▸ Data listing
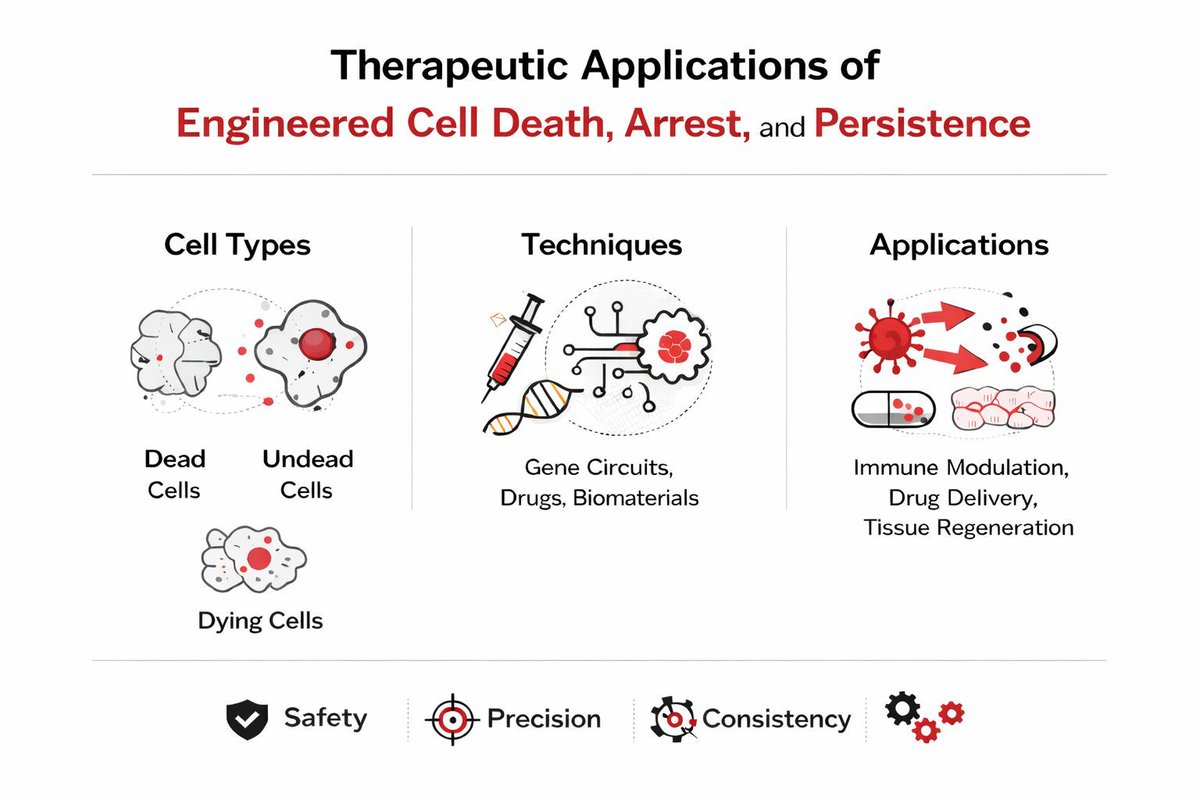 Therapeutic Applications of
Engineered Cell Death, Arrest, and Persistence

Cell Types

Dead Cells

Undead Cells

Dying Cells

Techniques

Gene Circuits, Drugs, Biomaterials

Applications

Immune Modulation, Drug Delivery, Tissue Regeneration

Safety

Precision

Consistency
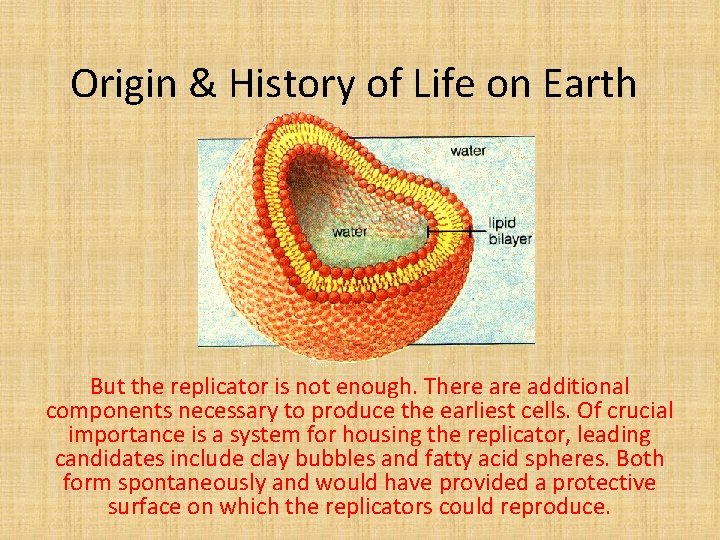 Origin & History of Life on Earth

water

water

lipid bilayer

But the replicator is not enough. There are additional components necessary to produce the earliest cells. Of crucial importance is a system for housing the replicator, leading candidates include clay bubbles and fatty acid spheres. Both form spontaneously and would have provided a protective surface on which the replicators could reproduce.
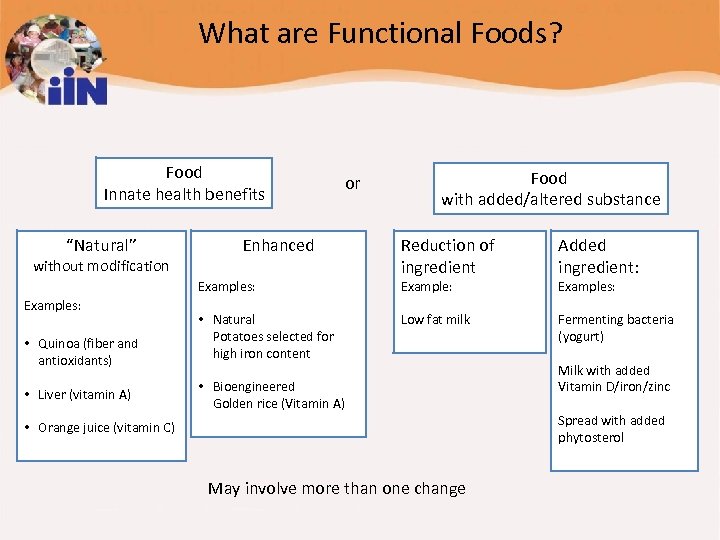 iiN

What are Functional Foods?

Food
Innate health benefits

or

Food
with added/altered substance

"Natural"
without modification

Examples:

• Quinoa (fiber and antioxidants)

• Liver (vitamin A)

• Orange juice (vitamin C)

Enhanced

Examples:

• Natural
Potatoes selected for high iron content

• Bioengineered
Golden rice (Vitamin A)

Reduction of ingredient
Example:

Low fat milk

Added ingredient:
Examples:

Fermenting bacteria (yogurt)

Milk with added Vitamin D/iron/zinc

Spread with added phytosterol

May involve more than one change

▸ What you have to do
Only a number is wanted here: the count of lines in the material above that contain "iron".

▸ Solution
2